Prominent despair and hopelessness at end-of-life may reflect frequent psychiatric comorbidity in this population and managing psychiatric illness is another way interdisciplinary palliative services can improve care. Additionally, chaplaincy services are an essential component of palliative care, and, given the importance of religion/spirituality for our participants, can provide a huge measure of comfort. Similar to past studies,25
though our participants accepted passing away in the hospital, many preferred to pass away at home, even though the “home” they identified was often marginal housing or the streets. Providing home-based medical services can be challenging for homeless or marginally housed patients, but may be key to improving the quality of dying for patients whose identity and social support are in these locations.
Other literature supports the idea that inpatient and home-based/shelter-based palliative care at public hospitals can fulfill a gap in care and address unique needs in these populations.19,22,42
These services can help providers attend to the “welcomeness” perceived by patients, the great interpersonal needs, and preparing for a relatively prolonged dying process in comparison to conceptual expectations of death. Having interdisciplinary palliative care services in these settings can facilitate more personal, less rushed communication with these patients, who may view the hospital staff as a more significant part of their end-of-life experience than the general population.
Our study has limitations.

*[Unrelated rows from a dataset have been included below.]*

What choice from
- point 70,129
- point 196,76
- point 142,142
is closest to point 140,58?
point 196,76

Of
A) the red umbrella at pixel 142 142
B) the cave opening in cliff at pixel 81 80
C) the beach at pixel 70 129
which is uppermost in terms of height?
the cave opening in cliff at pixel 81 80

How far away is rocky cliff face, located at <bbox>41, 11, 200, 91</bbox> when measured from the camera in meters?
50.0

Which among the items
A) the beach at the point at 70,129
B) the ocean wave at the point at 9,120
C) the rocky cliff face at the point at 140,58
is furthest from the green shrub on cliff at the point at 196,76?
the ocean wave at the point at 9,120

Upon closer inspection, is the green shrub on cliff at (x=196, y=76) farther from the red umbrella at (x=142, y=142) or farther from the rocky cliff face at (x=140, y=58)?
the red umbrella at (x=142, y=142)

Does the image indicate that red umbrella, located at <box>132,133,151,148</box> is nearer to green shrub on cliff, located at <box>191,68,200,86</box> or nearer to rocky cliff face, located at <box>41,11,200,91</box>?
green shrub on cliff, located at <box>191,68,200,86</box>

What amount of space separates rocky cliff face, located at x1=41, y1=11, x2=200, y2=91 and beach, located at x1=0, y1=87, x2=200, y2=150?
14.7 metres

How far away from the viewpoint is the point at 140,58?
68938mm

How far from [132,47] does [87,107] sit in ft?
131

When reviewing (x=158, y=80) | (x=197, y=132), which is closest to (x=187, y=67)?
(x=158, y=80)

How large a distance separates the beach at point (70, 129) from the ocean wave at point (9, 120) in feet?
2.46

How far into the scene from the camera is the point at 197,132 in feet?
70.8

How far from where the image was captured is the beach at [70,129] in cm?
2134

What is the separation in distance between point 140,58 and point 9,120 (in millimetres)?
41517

First, we focused on the English-speaking subset as a starting point, but non-English speakers are a significant segment of the urban underserved and face distinct barriers to communication and provision of care. Second, caregiver and provider perspectives were not elicited and are important aspects of end-of-life care. Future studies should include the experiences of non-English–speaking patients, providers and caregivers to further understand cross-cultural and multiperspective aspects of end-of-life care. Additionally, our study enrolled more men than women for unclear reasons. Although the public hospital reports serving equal numbers of men and women (of all languages36
), it may be that the English-speaking population or patients with serious illness at this hospital are predominantly male. Nevertheless, our study sufficiently represented women. Finally, our study was conducted at one location, which limits the diversity of end-of-life experiences that are represented. Larger studies at more locations are needed to confirm our findings. Our results could be used to design surveys or patient satisfaction instruments that are sensitive to the needs of the subset of underserved populations represented in this study.
In conclusion, when caring for underserved inpatients at end-of-life, providers must consider the ways in which difficult histories influence the patient experience. Although each end-of-life experience is unique, there are established “universal” components of a quality death.25
Underserved patients may require more intensive, tailored approaches to care given prolific difficult life events and minimal social support. Good communication, attention to patients' specific preferences and inpatient/home-based palliative care services in public hospitals may improve the experience for marginalized patients with serious illness.